She crept in, and Diamond crept in beside her. They put their arms round
each other, and when he began to grow warm, Diamond's courage began to
come back.
"This is jolly!" he said. "I'm so glad!"
"I don't think so much of it," said the girl. "I'm used to it, I
suppose. But I can't think how a kid like you comes to be out all alone
this time o' night."
She called him a kid, but she was not really a month older than he was;
only she had had to work for her bread, and that so soon makes people
older.
"But I shouldn't have been out so late if I hadn't got down to help
you," said Diamond. "North Wind is gone home long ago."
"I think you must ha' got out o' one o' them Hidget Asylms," said the
girl. "You said something about the north wind afore that I couldn't get
the rights of."
So now, for the sake of his character, Diamond had to tell her the whole
story.
She did not believe a word of it. She said he wasn't such a flat as to
believe all that bosh. But as she spoke there came a great blast of wind
through the arch, and set the barrel rolling.
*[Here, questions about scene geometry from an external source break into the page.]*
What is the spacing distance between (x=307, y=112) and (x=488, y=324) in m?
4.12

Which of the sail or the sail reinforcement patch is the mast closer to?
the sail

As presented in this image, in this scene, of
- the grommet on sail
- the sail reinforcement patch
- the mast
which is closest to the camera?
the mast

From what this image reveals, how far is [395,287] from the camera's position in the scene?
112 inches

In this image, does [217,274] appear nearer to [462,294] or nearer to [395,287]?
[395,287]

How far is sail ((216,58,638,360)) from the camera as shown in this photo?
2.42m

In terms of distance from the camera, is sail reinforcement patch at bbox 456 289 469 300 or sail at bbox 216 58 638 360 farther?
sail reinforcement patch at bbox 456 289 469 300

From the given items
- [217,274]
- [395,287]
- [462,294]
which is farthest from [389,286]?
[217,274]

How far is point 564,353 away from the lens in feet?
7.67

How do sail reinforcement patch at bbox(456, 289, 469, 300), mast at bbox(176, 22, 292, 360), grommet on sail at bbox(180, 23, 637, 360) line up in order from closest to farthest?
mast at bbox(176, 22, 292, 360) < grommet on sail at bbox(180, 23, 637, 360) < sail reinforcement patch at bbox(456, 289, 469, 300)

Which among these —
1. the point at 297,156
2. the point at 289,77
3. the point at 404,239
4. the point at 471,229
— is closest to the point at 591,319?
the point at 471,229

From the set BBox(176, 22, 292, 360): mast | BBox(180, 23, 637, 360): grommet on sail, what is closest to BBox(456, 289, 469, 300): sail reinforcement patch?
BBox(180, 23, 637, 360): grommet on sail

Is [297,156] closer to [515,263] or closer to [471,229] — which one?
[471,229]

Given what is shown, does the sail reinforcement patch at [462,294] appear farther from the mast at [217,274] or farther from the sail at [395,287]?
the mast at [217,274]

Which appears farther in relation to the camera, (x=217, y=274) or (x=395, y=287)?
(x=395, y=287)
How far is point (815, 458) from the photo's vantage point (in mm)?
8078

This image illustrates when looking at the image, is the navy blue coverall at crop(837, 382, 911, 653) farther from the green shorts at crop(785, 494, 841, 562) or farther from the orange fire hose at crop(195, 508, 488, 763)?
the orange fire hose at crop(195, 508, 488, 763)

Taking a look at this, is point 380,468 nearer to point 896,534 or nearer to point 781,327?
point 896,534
So they made haste to get
out of it, for they had no notion of being rolled over and over as if
they had been packed tight and wouldn't hurt, like a barrel of herrings.
"I thought we should have had a sleep," said Diamond; "but I can't say
I'm very sleepy after all. Come, let's go on again."
They wandered on and on, sometimes sitting on a door-step, but always
turning into lanes or fields when they had a chance.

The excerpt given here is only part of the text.